The records below are to be reproduced word for word.

○ ○ ○

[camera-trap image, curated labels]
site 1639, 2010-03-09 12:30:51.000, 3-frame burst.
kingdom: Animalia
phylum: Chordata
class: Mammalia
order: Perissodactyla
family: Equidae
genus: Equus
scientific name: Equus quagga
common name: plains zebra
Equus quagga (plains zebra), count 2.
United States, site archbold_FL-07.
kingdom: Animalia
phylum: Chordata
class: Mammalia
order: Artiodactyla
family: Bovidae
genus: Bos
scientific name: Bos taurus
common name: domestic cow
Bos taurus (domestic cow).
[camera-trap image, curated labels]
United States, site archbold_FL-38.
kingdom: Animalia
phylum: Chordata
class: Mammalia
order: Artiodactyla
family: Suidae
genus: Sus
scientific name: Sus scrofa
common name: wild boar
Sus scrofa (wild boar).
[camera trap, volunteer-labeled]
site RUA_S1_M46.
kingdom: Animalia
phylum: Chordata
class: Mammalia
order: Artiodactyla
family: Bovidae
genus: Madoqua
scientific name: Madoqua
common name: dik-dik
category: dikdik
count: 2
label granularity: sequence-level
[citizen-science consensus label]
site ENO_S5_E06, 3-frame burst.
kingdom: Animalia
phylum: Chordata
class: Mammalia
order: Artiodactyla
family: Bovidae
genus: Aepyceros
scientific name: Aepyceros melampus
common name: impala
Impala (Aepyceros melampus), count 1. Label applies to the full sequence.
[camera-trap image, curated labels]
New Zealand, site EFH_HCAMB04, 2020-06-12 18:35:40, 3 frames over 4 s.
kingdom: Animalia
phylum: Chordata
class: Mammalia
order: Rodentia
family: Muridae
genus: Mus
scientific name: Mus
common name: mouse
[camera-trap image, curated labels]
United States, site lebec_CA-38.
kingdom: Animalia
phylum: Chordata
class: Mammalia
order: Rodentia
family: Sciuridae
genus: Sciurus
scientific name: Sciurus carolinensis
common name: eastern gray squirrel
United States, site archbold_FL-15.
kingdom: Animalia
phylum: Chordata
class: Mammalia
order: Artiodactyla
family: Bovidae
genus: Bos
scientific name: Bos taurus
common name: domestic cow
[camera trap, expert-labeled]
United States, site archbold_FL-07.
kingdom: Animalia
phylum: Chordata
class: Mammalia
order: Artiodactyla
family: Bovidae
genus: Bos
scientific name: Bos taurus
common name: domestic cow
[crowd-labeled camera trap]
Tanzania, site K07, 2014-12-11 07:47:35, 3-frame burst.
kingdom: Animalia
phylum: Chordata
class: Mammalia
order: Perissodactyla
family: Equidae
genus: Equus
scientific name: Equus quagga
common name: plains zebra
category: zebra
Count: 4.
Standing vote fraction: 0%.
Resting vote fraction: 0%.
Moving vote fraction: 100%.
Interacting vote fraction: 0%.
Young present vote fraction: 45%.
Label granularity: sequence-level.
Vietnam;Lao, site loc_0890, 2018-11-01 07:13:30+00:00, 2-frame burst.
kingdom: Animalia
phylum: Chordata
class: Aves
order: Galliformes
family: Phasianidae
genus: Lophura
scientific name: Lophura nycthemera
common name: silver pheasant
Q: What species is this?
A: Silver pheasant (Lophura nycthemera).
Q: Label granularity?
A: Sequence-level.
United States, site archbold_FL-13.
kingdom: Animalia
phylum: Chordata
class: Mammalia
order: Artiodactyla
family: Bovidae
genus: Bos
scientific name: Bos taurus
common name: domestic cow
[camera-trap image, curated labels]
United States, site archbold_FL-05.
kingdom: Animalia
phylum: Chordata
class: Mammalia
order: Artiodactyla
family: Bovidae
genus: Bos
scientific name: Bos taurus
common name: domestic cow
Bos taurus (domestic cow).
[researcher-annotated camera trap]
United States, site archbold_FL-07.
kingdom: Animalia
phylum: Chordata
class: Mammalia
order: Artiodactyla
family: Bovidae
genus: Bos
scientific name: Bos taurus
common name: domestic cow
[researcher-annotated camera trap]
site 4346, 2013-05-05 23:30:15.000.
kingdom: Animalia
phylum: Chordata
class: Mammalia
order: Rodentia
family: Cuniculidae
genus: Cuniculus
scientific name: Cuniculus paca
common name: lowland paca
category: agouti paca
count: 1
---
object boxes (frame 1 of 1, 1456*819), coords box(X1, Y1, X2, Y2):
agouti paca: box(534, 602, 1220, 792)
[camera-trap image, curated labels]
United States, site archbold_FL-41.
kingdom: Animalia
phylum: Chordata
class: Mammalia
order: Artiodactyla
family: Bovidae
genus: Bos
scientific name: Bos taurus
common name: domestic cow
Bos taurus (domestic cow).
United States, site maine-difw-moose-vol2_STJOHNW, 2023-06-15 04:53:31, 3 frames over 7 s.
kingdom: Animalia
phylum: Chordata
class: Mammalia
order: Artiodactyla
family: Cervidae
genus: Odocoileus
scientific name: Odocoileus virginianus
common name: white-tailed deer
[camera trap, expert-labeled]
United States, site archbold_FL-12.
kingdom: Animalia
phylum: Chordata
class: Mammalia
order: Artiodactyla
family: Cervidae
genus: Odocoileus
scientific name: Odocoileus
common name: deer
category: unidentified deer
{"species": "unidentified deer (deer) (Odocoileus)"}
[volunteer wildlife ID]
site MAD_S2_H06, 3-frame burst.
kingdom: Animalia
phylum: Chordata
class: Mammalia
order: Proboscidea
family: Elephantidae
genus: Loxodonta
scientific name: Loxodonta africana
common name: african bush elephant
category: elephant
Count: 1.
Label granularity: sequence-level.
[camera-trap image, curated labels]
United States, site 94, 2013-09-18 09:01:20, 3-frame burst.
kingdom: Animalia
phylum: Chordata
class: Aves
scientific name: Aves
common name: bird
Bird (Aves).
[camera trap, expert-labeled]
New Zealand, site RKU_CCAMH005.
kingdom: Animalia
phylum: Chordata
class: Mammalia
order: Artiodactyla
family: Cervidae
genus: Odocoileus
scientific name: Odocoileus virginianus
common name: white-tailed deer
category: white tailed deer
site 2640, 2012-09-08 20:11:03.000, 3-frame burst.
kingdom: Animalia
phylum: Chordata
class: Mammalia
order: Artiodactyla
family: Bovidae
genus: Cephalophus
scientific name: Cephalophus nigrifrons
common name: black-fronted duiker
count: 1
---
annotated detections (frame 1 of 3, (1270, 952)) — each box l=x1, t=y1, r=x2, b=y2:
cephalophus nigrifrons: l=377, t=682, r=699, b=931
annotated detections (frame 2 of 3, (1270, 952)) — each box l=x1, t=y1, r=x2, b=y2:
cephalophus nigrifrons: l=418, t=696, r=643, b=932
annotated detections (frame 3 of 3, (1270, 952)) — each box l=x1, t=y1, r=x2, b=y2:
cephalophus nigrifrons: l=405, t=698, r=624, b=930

○ ○ ○

## YOUR SOLUTION
[camera-trap image, curated labels]
site 1639, 2010-03-09 12:30:51.000, 3-frame burst.
kingdom: Animalia
phylum: Chordata
class: Mammalia
order: Perissodactyla
family: Equidae
genus: Equus
scientific name: Equus quagga
common name: plains zebra
Equus quagga (plains zebra), count 2.
United States, site archbold_FL-07.
kingdom: Animalia
phylum: Chordata
class: Mammalia
order: Artiodactyla
family: Bovidae
genus: Bos
scientific name: Bos taurus
common name: domestic cow
Bos taurus (domestic cow).
[camera-trap image, curated labels]
United States, site archbold_FL-38.
kingdom: Animalia
phylum: Chordata
class: Mammalia
order: Artiodactyla
family: Suidae
genus: Sus
scientific name: Sus scrofa
common name: wild boar
Sus scrofa (wild boar).
[camera trap, volunteer-labeled]
site RUA_S1_M46.
kingdom: Animalia
phylum: Chordata
class: Mammalia
order: Artiodactyla
family: Bovidae
genus: Madoqua
scientific name: Madoqua
common name: dik-dik
category: dikdik
count: 2
label granularity: sequence-level
[citizen-science consensus label]
site ENO_S5_E06, 3-frame burst.
kingdom: Animalia
phylum: Chordata
class: Mammalia
order: Artiodactyla
family: Bovidae
genus: Aepyceros
scientific name: Aepyceros melampus
common name: impala
Impala (Aepyceros melampus), count 1. Label applies to the full sequence.
[camera-trap image, curated labels]
New Zealand, site EFH_HCAMB04, 2020-06-12 18:35:40, 3 frames over 4 s.
kingdom: Animalia
phylum: Chordata
class: Mammalia
order: Rodentia
family: Muridae
genus: Mus
scientific name: Mus
common name: mouse
[camera-trap image, curated labels]
United States, site lebec_CA-38.
kingdom: Animalia
phylum: Chordata
class: Mammalia
order: Rodentia
family: Sciuridae
genus: Sciurus
scientific name: Sciurus carolinensis
common name: eastern gray squirrel
United States, site archbold_FL-15.
kingdom: Animalia
phylum: Chordata
class: Mammalia
order: Artiodactyla
family: Bovidae
genus: Bos
scientific name: Bos taurus
common name: domestic cow
[camera trap, expert-labeled]
United States, site archbold_FL-07.
kingdom: Animalia
phylum: Chordata
class: Mammalia
order: Artiodactyla
family: Bovidae
genus: Bos
scientific name: Bos taurus
common name: domestic cow
[crowd-labeled camera trap]
Tanzania, site K07, 2014-12-11 07:47:35, 3-frame burst.
kingdom: Animalia
phylum: Chordata
class: Mammalia
order: Perissodactyla
family: Equidae
genus: Equus
scientific name: Equus quagga
common name: plains zebra
category: zebra
Count: 4.
Standing vote fraction: 0%.
Resting vote fraction: 0%.
Moving vote fraction: 100%.
Interacting vote fraction: 0%.
Young present vote fraction: 45%.
Label granularity: sequence-level.
Vietnam;Lao, site loc_0890, 2018-11-01 07:13:30+00:00, 2-frame burst.
kingdom: Animalia
phylum: Chordata
class: Aves
order: Galliformes
family: Phasianidae
genus: Lophura
scientific name: Lophura nycthemera
common name: silver pheasant
Q: What species is this?
A: Silver pheasant (Lophura nycthemera).
Q: Label granularity?
A: Sequence-level.
United States, site archbold_FL-13.
kingdom: Animalia
phylum: Chordata
class: Mammalia
order: Artiodactyla
family: Bovidae
genus: Bos
scientific name: Bos taurus
common name: domestic cow
[camera-trap image, curated labels]
United States, site archbold_FL-05.
kingdom: Animalia
phylum: Chordata
class: Mammalia
order: Artiodactyla
family: Bovidae
genus: Bos
scientific name: Bos taurus
common name: domestic cow
Bos taurus (domestic cow).
[researcher-annotated camera trap]
United States, site archbold_FL-07.
kingdom: Animalia
phylum: Chordata
class: Mammalia
order: Artiodactyla
family: Bovidae
genus: Bos
scientific name: Bos taurus
common name: domestic cow
[researcher-annotated camera trap]
site 4346, 2013-05-05 23:30:15.000.
kingdom: Animalia
phylum: Chordata
class: Mammalia
order: Rodentia
family: Cuniculidae
genus: Cuniculus
scientific name: Cuniculus paca
common name: lowland paca
category: agouti paca
count: 1
---
object boxes (frame 1 of 1, 1456*819), coords box(X1, Y1, X2, Y2):
agouti paca: box(534, 602, 1220, 792)
[camera-trap image, curated labels]
United States, site archbold_FL-41.
kingdom: Animalia
phylum: Chordata
class: Mammalia
order: Artiodactyla
family: Bovidae
genus: Bos
scientific name: Bos taurus
common name: domestic cow
Bos taurus (domestic cow).
United States, site maine-difw-moose-vol2_STJOHNW, 2023-06-15 04:53:31, 3 frames over 7 s.
kingdom: Animalia
phylum: Chordata
class: Mammalia
order: Artiodactyla
family: Cervidae
genus: Odocoileus
scientific name: Odocoileus virginianus
common name: white-tailed deer
[camera trap, expert-labeled]
United States, site archbold_FL-12.
kingdom: Animalia
phylum: Chordata
class: Mammalia
order: Artiodactyla
family: Cervidae
genus: Odocoileus
scientific name: Odocoileus
common name: deer
category: unidentified deer
{"species": "unidentified deer (deer) (Odocoileus)"}
[volunteer wildlife ID]
site MAD_S2_H06, 3-frame burst.
kingdom: Animalia
phylum: Chordata
class: Mammalia
order: Proboscidea
family: Elephantidae
genus: Loxodonta
scientific name: Loxodonta africana
common name: african bush elephant
category: elephant
Count: 1.
Label granularity: sequence-level.
[camera-trap image, curated labels]
United States, site 94, 2013-09-18 09:01:20, 3-frame burst.
kingdom: Animalia
phylum: Chordata
class: Aves
scientific name: Aves
common name: bird
Bird (Aves).
[camera trap, expert-labeled]
New Zealand, site RKU_CCAMH005.
kingdom: Animalia
phylum: Chordata
class: Mammalia
order: Artiodactyla
family: Cervidae
genus: Odocoileus
scientific name: Odocoileus virginianus
common name: white-tailed deer
category: white tailed deer
site 2640, 2012-09-08 20:11:03.000, 3-frame burst.
kingdom: Animalia
phylum: Chordata
class: Mammalia
order: Artiodactyla
family: Bovidae
genus: Cephalophus
scientific name: Cephalophus nigrifrons
common name: black-fronted duiker
count: 1
---
annotated detections (frame 1 of 3, (1270, 952)) — each box l=x1, t=y1, r=x2, b=y2:
cephalophus nigrifrons: l=377, t=682, r=699, b=931
annotated detections (frame 2 of 3, (1270, 952)) — each box l=x1, t=y1, r=x2, b=y2:
cephalophus nigrifrons: l=418, t=696, r=643, b=932
annotated detections (frame 3 of 3, (1270, 952)) — each box l=x1, t=y1, r=x2, b=y2:
cephalophus nigrifrons: l=405, t=698, r=624, b=930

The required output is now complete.